India’s deputy consul in Houston, R. D. Joshi, went to Kansas to meet with the police, with Mr. Madasani and with other Indians in the community, and to help arrange for Mr. Kuchibhotla’s body to be returned to India, said Vikas Swarup, a spokesman for the Ministry of External Affairs.
According to The Star, Mr. Kuchibhotla had worked at Rockwell Collins, an avionics and information technology systems company in Cedar Rapids, Iowa, before joining Garmin International in 2014. His LinkedIn page says he graduated from the Jawaharlal Nehru Technological University in Hyderabad with a bachelor’s degree in electrical engineering in 2005.
Mr. Madasani graduated from Vasavi College of Engineering, also in Hyderabad, in 2006, before studying at the University of Missouri in Kansas City, according to his LinkedIn page.
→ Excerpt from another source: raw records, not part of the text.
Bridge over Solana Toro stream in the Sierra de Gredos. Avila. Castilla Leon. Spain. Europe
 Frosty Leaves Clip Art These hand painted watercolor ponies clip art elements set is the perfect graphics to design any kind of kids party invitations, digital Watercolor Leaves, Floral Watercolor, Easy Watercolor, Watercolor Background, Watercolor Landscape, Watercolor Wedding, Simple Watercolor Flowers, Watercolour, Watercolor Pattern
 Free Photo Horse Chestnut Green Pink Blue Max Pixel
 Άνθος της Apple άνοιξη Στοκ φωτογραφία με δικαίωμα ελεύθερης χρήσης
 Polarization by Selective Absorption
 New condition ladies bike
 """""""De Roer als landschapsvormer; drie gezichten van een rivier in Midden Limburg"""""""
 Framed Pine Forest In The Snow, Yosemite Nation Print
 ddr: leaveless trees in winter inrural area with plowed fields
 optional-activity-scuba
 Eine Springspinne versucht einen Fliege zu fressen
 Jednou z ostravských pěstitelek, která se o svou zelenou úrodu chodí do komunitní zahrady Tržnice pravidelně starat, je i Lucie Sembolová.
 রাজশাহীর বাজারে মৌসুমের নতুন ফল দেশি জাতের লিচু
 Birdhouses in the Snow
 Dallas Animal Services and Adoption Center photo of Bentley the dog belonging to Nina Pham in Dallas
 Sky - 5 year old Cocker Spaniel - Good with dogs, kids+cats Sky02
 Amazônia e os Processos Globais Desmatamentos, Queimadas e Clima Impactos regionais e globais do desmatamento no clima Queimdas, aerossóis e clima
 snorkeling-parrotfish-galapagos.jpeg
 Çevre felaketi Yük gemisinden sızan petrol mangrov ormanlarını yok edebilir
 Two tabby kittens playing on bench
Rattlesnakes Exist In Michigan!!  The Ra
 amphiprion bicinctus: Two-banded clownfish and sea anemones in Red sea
“I couldn’t say anything slightly bad about Srinivas,” Rod Larson, who was Mr. Kuchibhotla’s supervisor at Rockwell Collins, told The Star. “He was well liked by anybody. He was excellent in all categories.”
Jay Kansara, director of government relations at the Hindu American Foundation, an advocacy group in Washington, called for the shooting to be investigated as a hate crime. “Anything less will be an injustice to the victims and their families,” he said.
Mr. Madasani’s father, Jagan Mohan Reddy, a government engineer in Hyderabad, said by telephone that his family was “in a state of shock.” He said he did not know whether he would ask Mr. Madasani and another son living in the United States to leave the country.
“We have to think it over,” he said. “My sons are not new to America. They have been staying there for the last 10 to 12 years. This is a new situation, and they are the best judges.”
A crowdfunding page on GoFundMe set up by Kavipriya Muthuramalingam, who said he was a friend of Mr. Kuchibhotla and his wife, Sunayana, has received $261,651 in donations by Friday afternoon, surpassing its $150,000 goal. Mr. Mutharamalingam said that he worked with Mr. Kuchibhotla at Rockwell Collins and that 100 percent of the proceeds would go to the family of Mr. Kuchibhotla, and would cover the cost of sending his remains back to India.
“Srini was the kindest person you would meet, full of love, care and compassion for everyone,” Mr. Muthuramalingam wrote on the page. “He never uttered a word of hatred, a simple gossip, or a careless comment. He was brilliant, well mannered and simply an outstanding human being.”